After all, his favorite childhood character is infamous Disney villain Cruella de Vil. “She lives for fashion and she’s so extremely sophisticated that it becomes a parody of fashion,” he pointed out.
Par for the course then is a dash of irony in his exaggerated silhouettes playing with shoulder pads, oversize collars or ballgown-like bottoms.
“I think there’s also a dialogue between loving but also mocking fashion and embracing the absurdity. Most people that aren’t doing fashion [find it] ridiculous and absurd, but that’s actually what I love about fashion,” he continued. “It’s rare in our society that we are able to do something with so much handwork and laughter that also celebrates the absurdity of life.”
He named the label after his grandmother, who taught him how to sew. Giving it a moniker that wasn’t his own last name but had a deep connection to him nonetheless was a way to keep work separate.
“This is my work and not me as a person. I want this project to be something on its own and if it [bore] my name, it would be maybe harder to project onto it,” he explained. “Also, [in a brand] you work as a team, so it made more sense to have a name that isn’t my own name because I’m not the only person who’s working on this.”
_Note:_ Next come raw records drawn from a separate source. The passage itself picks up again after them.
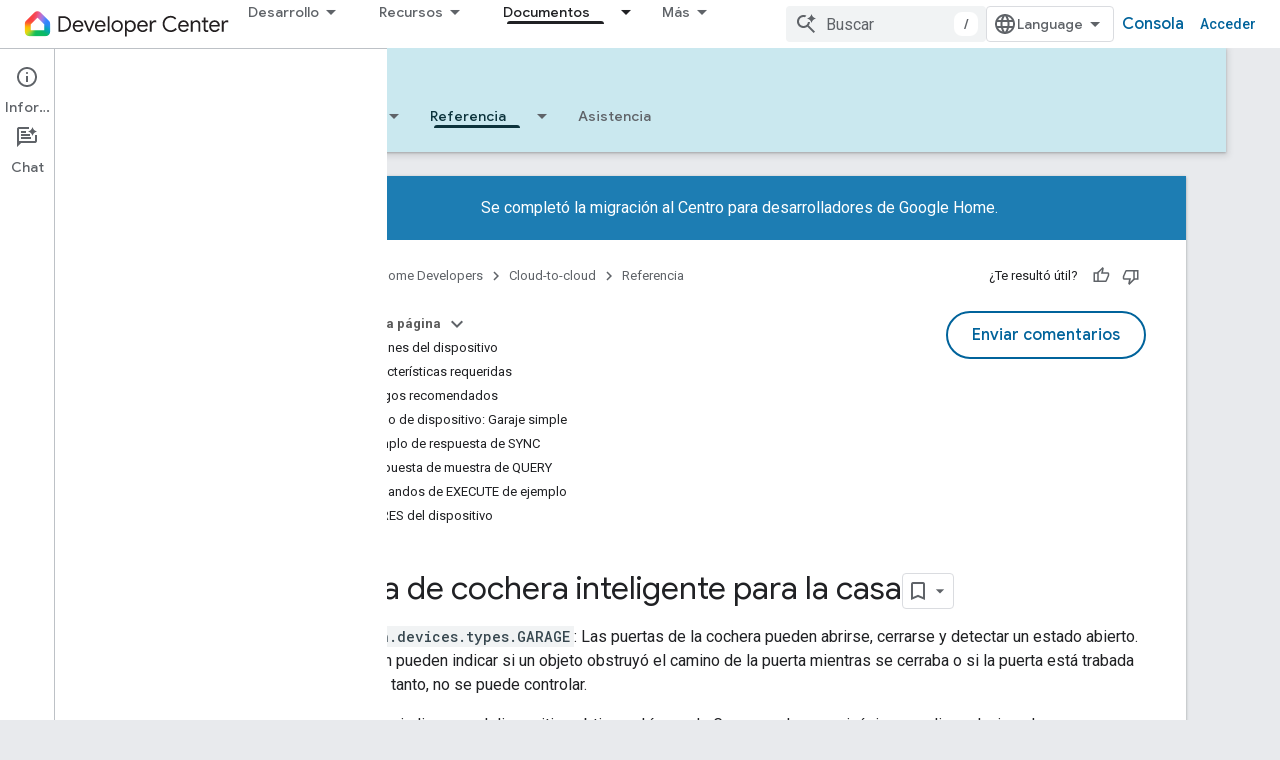

--- FILE ---
content_type: text/javascript
request_url: https://www.gstatic.com/devrel-devsite/prod/v5ecaab6967af5bdfffc1b93fe7d0ad58c271bf9f563243cec25f323a110134f0/js/devsite_devsite_fully_clickable_module__es_419.js
body_size: -853
content:
(function(_ds){var window=this;var c3=function(a){for(const b of a.m)document.body.contains(b)||a.m.delete(b)},d3=function(a){if(a.hasAttribute("target")&&a.hasAttribute("watch")&&(a.o=[...document.querySelectorAll(a.getAttribute("watch"))],a.o.length)){a.j=new MutationObserver(()=>{a.update()});for(const b of a.o)a.j.observe(b,{childList:!0,subtree:!0})}},Lsa=function(a){a.eventHandler.listen(document.body,"devsite-before-page-change",()=>{a.j&&a.j.disconnect()});a.eventHandler.listen(document.body,"devsite-page-changed",()=>
{c3(a);a.update();d3(a)})},Msa=class extends _ds.Vm{constructor(){super();this.eventHandler=new _ds.u;this.j=null;this.m=new Set;this.o=[]}connectedCallback(){Lsa(this);this.update();d3(this)}disconnectedCallback(){this.m.forEach(a=>{const b=[...a.querySelectorAll("a")];a.classList.remove("devsite-fully-clickable");for(const c of b)c.classList.remove("devsite-fully-clickable-link")});this.j&&this.j.disconnect();_ds.D(this.eventHandler)}update(){c3(this);var a=[...document.querySelectorAll(this.getAttribute("target")||
"")];for(var b of a)this.m.add(b);for(const c of this.m)if(a=[...c.querySelectorAll("a")],a.length)if(a.map(d=>d.href).every((d,e,f)=>d===f[0])&&!c.classList.contains("devsite-fully-clickable-opt-out"))c.classList.add("devsite-fully-clickable"),(b=a.find(d=>d.classList.contains("button")))?b.classList.add("devsite-fully-clickable-link"):a[0].classList.add("devsite-fully-clickable-link");else{c.classList.remove("devsite-fully-clickable");for(const d of a)d.classList.remove("devsite-fully-clickable-link")}}};try{customElements.define("devsite-fully-clickable",Msa)}catch(a){console.warn("Unrecognized DevSite custom element - DevsiteFullyClickable",a)};})(_ds_www);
The brand launched in December 2020 digitally and quickly caught the attention of stylists, who found De Pino’s eye-catching yet wearable approach attractive.
His designs have since been spotted on French singer-songwriter Héloïse Letissier, best known as Christine and the Queens, American singer Caroline Polachek and Hailey Bieber during the 2022 Coachella festival.
Priced from $400 for shirts and up to $1,500 for coats, the label also took part in the Tranoï trade show and garnered orders from a clutch of edgy multibrand retailers such as Apoc in London, Casimir Pulaskiday in Tokyo and Nolm in Sydney, Australia. It is also now stocked in the shop at the Villa Noailles in Hyères.
But for Figueiredo, budding success just meant it was time to dial it up a notch to show what he’s really about.
The starting point to his spring 2025 collection was early memories of fashion in the late 2000s, an era that left him with an impression of sophistication but also a sense of darkness and mystery to the era.
“This is really something that shaped my taste,” he said. “It was mainly fancy dresses and high heels so there was something really fashion about [the era] that I really like and that I miss a little bit nowadays.”
Expect hints of Nicolas Ghesquière’s fall 2006 lineup for Balenciaga, the final collections by Martin Margiela as well as Prada’s 2009 from a lineup that he intends as “a tribute to designers who gave me the will to make great things.”
But the June runway won’t be the last you see of these influences. The De Pino spring 2025 collection will be continued in September with a more commercial spin, while the designer doesn’t rule out staging a yearly rather than seasonal runway show.
“It’s nice to really have time work on new ideas. For me, [the collection] was also a way to process and imagine what could be next for De Pino,” he said. “It really made me realize that I have these really strong references. But what do I want to do now?”